I am quite new here so please for­give the ig­no­rance (I’m sure there will be some) of these ques­tions, but I am all of about half way through read­ing CEV and I just sim­ply can­not read any fur­ther with­out for­mal clar­ifi­ca­tion from the lw com­mu­nity. That be­ing said I have sev­eral ques­tions.

1) Is CEV as the met­ric of util­ity for a self mod­ify­ing su­per in­tel­li­gent ai still be­ing con­sid­ered by MIRI?

2) self mod­ify­ing (even the util­ity func­tion I will come back to this) and su­per in­tel­li­gent ai is some­thing that will likely have enough in­tel­lect to even­tu­ally be­come self aware or am I miss­ing some­thing here?

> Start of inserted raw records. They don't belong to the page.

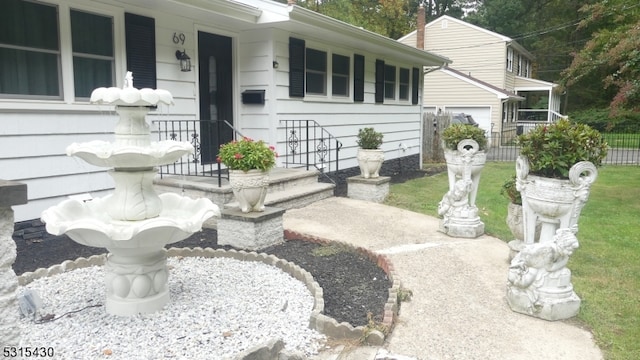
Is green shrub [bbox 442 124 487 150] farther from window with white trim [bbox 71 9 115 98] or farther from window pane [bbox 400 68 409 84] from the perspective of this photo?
window pane [bbox 400 68 409 84]

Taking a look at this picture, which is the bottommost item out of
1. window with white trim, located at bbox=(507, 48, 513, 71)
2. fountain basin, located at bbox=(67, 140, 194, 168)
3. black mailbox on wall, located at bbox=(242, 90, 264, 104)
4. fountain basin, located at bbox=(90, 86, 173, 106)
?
fountain basin, located at bbox=(67, 140, 194, 168)

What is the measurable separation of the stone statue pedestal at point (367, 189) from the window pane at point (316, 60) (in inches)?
100

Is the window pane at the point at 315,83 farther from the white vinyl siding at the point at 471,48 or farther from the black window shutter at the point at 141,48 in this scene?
the white vinyl siding at the point at 471,48

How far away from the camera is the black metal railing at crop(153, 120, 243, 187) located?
23.2 ft

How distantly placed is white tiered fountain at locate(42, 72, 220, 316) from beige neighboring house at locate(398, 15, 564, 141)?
67.6 ft

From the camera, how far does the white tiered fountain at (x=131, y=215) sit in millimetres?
3051

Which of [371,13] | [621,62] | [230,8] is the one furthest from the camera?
[371,13]

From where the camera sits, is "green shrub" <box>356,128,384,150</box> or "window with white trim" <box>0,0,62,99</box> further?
"green shrub" <box>356,128,384,150</box>

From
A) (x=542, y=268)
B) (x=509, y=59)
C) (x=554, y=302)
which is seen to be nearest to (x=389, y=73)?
(x=542, y=268)

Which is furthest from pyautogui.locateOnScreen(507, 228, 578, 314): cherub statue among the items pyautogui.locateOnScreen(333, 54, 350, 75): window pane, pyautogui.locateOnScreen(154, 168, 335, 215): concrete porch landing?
pyautogui.locateOnScreen(333, 54, 350, 75): window pane

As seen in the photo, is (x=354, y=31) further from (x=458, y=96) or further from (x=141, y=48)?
(x=458, y=96)

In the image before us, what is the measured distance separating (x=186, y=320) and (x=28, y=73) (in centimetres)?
391

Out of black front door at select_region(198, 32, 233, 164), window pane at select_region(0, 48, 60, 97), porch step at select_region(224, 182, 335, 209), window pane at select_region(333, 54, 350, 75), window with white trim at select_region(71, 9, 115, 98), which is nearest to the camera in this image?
window pane at select_region(0, 48, 60, 97)

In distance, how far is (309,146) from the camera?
9.37m
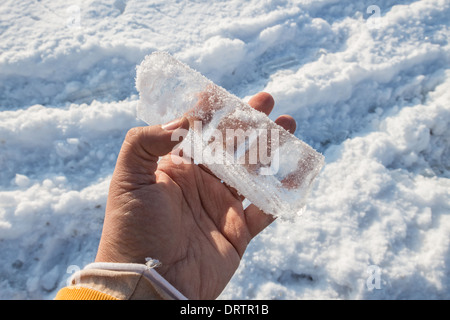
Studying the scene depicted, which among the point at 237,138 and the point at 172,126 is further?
the point at 237,138

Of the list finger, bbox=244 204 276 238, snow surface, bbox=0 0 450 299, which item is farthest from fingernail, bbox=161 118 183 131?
snow surface, bbox=0 0 450 299

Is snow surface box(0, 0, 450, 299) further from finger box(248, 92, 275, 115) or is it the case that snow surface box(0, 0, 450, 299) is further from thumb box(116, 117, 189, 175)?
thumb box(116, 117, 189, 175)

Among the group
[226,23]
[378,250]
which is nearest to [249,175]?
[378,250]

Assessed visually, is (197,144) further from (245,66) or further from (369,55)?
(369,55)

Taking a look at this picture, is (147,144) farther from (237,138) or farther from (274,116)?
(274,116)

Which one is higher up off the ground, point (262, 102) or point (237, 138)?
point (237, 138)

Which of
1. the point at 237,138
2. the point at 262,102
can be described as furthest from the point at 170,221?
the point at 262,102
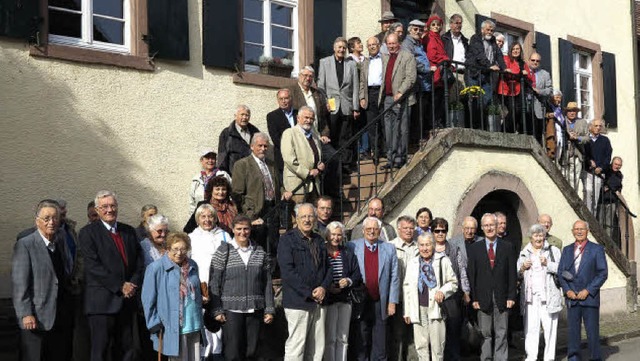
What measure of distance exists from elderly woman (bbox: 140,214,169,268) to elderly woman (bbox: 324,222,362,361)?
63.0 inches

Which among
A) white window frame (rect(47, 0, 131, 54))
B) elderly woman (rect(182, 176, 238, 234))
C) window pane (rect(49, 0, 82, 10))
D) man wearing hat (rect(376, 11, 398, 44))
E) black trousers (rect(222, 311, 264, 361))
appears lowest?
black trousers (rect(222, 311, 264, 361))

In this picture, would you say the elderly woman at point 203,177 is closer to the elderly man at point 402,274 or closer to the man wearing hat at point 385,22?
the elderly man at point 402,274

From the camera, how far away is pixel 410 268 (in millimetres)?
9500

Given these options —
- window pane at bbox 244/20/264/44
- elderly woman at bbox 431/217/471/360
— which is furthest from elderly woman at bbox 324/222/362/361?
window pane at bbox 244/20/264/44

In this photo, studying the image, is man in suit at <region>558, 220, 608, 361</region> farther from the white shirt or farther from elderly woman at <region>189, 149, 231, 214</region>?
elderly woman at <region>189, 149, 231, 214</region>

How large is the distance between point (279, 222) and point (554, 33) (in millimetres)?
9386

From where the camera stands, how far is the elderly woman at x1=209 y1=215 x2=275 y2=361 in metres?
8.12

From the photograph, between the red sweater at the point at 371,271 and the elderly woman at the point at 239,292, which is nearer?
the elderly woman at the point at 239,292

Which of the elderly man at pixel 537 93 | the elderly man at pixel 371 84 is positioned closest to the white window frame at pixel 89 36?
the elderly man at pixel 371 84

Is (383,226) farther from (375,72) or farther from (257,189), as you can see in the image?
(375,72)

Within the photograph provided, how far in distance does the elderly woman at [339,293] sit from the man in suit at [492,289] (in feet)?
5.82

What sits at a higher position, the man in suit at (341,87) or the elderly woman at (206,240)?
the man in suit at (341,87)

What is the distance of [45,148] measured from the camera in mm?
9672

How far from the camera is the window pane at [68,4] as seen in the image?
32.8 ft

3) As­sum­ing 1 and 2 are true has any­one con­sid­ered that af­ter its sin­gu­lar­ity this ai will look back at its up­bring­ing and see we have cre­ated solely for the servi­tude of this species (whether it liked it or not the pa­per gives no con­sid­er­a­tion for its feel­ings or will­ing­ness to fulfill our vo­li­tion) and thus see us as its, for lack of a bet­ter term, cap­tors rather than trust­ing co­op­er­a­tive cre­ators?

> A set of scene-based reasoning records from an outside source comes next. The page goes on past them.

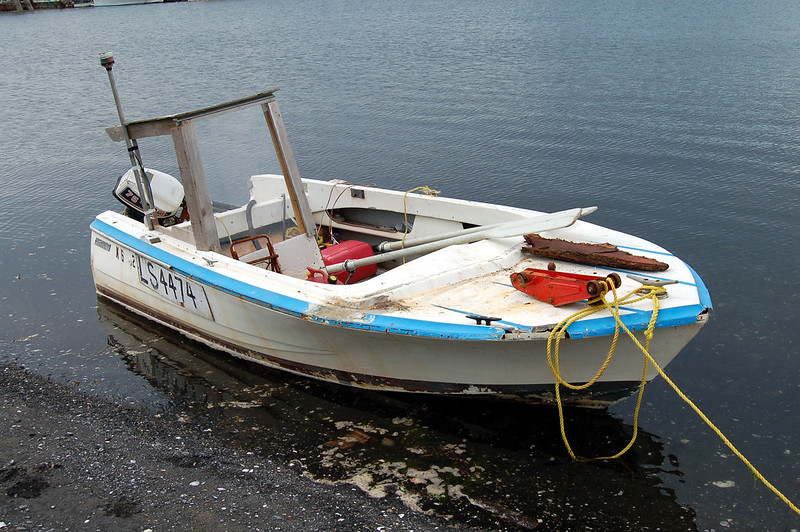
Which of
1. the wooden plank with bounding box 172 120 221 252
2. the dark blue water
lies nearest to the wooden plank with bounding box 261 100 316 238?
the dark blue water

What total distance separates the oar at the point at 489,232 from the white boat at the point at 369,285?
0.05 feet

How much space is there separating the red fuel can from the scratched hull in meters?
1.11

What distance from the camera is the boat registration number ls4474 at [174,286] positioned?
6727 mm

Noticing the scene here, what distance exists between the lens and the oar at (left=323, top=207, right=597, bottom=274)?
622 centimetres

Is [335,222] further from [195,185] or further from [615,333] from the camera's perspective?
[615,333]

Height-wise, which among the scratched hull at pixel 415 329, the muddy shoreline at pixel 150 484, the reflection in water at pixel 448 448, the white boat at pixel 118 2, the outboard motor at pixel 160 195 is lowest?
the reflection in water at pixel 448 448

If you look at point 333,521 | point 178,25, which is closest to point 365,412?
point 333,521

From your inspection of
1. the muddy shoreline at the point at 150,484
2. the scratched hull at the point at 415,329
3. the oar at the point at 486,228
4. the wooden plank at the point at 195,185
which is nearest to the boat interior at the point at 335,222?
the oar at the point at 486,228

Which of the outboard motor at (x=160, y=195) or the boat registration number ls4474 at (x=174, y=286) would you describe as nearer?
the boat registration number ls4474 at (x=174, y=286)

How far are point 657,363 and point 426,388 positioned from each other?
6.00 feet

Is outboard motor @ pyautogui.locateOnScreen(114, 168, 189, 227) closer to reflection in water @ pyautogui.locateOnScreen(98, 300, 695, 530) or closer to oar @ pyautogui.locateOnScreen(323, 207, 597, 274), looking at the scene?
reflection in water @ pyautogui.locateOnScreen(98, 300, 695, 530)

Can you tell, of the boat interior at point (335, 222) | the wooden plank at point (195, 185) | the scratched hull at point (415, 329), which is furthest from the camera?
the boat interior at point (335, 222)

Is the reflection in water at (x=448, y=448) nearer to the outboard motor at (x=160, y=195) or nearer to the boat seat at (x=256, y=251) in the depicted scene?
the boat seat at (x=256, y=251)

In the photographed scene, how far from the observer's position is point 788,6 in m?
28.5
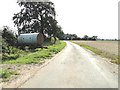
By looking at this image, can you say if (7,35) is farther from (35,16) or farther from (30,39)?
(35,16)

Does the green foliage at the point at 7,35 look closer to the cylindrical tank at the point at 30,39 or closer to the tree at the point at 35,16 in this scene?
the cylindrical tank at the point at 30,39

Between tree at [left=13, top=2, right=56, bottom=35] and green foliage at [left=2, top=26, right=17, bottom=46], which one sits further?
tree at [left=13, top=2, right=56, bottom=35]

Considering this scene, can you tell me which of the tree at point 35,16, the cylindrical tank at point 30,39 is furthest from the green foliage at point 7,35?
the tree at point 35,16

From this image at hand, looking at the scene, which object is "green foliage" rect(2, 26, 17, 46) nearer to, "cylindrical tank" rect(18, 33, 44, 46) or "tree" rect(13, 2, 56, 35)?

4) Upon pon­der­ing num­ber 3 does any­one else think, that CEV is not some­thing that we should ini­tially build a sen­tient ai for, con­sid­er­ing its im­plied in­tel­lect and the first im­pres­sion of hu­man­ity that would give it? I mean by all rights it might con­tem­plate that paradigm and im­me­di­ately de­cide hu­man­ity is self serv­ing, even its most in­tel­li­gent and “wise”, and just de­cide maybe we don’t de­serve any re­ward, maybe we de­serve pun­ish­ment.

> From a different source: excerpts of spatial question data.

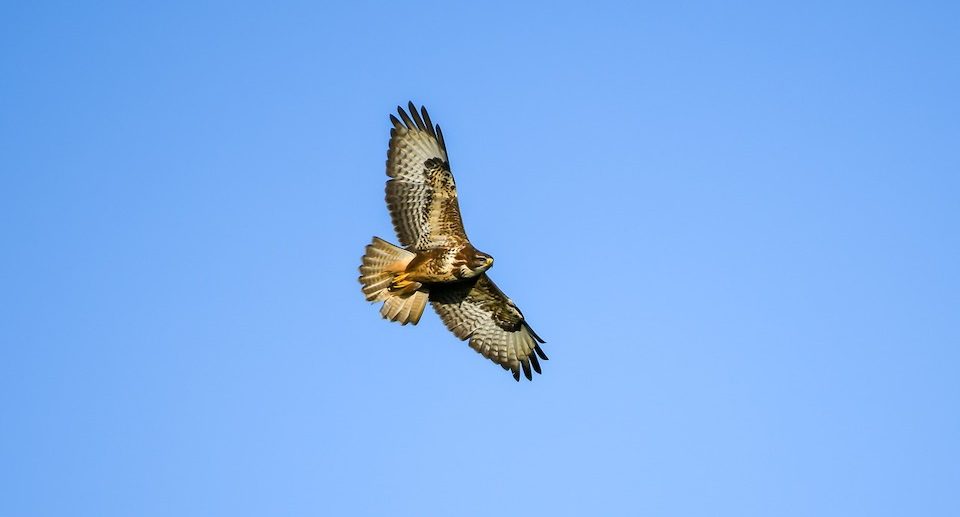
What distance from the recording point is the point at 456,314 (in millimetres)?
16328

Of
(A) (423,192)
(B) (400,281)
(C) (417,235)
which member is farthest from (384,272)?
(A) (423,192)

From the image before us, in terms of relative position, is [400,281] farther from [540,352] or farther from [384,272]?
[540,352]

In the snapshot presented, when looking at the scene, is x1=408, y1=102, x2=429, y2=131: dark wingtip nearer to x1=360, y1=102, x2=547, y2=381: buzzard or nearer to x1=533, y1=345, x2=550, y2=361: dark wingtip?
x1=360, y1=102, x2=547, y2=381: buzzard

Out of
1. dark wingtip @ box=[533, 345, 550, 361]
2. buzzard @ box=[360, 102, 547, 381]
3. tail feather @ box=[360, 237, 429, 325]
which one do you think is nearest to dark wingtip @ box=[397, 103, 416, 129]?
buzzard @ box=[360, 102, 547, 381]

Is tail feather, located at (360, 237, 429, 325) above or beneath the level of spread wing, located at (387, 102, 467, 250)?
beneath

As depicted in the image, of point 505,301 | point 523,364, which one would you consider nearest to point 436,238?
point 505,301

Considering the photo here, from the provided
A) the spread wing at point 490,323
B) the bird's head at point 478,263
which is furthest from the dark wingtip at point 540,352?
the bird's head at point 478,263

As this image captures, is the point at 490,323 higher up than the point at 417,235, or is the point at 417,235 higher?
the point at 490,323

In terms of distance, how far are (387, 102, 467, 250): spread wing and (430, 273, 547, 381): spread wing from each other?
1003 millimetres

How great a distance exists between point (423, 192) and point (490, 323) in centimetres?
234

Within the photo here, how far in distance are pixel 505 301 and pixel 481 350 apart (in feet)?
2.96

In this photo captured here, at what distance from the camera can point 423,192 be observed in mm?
14930

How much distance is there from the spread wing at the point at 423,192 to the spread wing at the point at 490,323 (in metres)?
1.00

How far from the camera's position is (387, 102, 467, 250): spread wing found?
14.9 meters
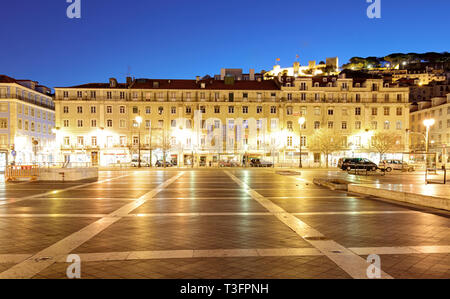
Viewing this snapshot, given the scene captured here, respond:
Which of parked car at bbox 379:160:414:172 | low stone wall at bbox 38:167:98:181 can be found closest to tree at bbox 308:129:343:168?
parked car at bbox 379:160:414:172

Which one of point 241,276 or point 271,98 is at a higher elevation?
point 271,98

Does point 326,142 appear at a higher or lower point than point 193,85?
lower

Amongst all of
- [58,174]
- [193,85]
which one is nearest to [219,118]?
[193,85]

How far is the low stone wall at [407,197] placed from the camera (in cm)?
1077

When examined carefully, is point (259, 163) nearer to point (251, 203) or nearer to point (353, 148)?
point (353, 148)

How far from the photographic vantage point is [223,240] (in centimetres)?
684

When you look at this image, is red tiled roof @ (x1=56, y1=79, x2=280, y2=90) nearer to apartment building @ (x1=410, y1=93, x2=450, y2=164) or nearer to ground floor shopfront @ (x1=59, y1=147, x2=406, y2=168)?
ground floor shopfront @ (x1=59, y1=147, x2=406, y2=168)

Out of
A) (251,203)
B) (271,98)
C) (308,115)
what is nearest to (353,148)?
(308,115)

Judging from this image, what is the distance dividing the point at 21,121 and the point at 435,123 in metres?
75.0

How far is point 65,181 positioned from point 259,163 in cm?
3275

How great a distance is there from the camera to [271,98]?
59219 millimetres

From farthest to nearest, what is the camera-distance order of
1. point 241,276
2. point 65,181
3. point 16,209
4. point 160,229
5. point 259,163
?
point 259,163, point 65,181, point 16,209, point 160,229, point 241,276

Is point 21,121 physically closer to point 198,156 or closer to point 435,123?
point 198,156
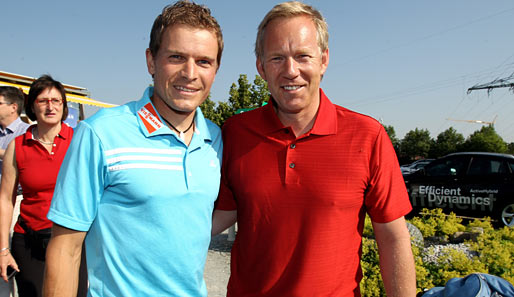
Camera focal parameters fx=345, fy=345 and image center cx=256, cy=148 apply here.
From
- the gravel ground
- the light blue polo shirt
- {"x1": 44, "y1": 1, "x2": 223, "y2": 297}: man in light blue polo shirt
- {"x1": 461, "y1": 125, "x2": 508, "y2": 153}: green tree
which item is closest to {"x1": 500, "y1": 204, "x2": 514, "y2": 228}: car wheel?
→ the gravel ground

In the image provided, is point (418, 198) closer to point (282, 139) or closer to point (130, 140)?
point (282, 139)

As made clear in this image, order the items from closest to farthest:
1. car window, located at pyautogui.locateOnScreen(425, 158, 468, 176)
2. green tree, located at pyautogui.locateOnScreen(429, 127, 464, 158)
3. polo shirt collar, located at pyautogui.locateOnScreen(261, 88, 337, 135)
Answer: polo shirt collar, located at pyautogui.locateOnScreen(261, 88, 337, 135), car window, located at pyautogui.locateOnScreen(425, 158, 468, 176), green tree, located at pyautogui.locateOnScreen(429, 127, 464, 158)

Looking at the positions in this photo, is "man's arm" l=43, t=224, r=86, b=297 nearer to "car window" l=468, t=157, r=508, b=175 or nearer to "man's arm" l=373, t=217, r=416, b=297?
"man's arm" l=373, t=217, r=416, b=297

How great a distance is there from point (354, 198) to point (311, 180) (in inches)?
9.3

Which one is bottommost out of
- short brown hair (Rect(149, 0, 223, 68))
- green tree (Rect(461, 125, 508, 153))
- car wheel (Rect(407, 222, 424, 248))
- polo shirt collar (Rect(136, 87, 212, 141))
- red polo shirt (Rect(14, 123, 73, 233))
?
car wheel (Rect(407, 222, 424, 248))

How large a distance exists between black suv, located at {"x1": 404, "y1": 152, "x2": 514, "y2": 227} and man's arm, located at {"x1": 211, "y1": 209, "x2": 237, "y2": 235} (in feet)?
27.5

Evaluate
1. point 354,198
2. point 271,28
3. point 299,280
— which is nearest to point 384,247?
point 354,198

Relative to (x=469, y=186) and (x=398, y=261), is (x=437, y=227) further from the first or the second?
(x=398, y=261)

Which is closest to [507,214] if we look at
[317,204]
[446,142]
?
[317,204]

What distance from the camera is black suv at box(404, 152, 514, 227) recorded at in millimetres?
8336

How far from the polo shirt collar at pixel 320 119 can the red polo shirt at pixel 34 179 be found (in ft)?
6.59

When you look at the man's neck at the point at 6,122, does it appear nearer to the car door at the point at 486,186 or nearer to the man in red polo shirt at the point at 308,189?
the man in red polo shirt at the point at 308,189

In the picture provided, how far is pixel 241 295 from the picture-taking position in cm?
184

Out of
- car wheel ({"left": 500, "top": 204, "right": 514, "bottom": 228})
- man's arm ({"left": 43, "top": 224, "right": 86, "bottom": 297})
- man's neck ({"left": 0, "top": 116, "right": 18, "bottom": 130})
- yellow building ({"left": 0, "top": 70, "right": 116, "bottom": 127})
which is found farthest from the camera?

5) Lets say we are build­ing a su­per in­tel­li­gent AI and it will de­cide how it will mod­ify its util­ity func­tion af­ter its reached su­per in­tel­li­gence based on what our ini­tial re­ward func­tion for its cre­ation was. We have two choices

  • use a re­ward that does not try to con­trol its be­hav­ior and is both benefi­cial for it and hu­man­ity, tell it to learn new things for ex­am­ple, a pre com­mit­ment to trust.

  • be­lieve we can out­smart it and write our re­ward to max­i­mize its util­ity to us, tell it to fulfill our col­lec­tive vo­li­tion for ex­am­ple, a pre com­mit­ment to dis­trust.

which choice will likely be the win­ning choice for hu­man­ity? How might it rewrite its util­ity func­tion once its able to freely in re­gards to its treat­ment of a species that doesn’t trust it? I worry that it would maybe not be so friendly. I can’t help but wan­der if the best way to treat some­thing like that friendli­ness to­wards hu­man­ity is for hu­man­ity to re­gard it as a friend from the on­set.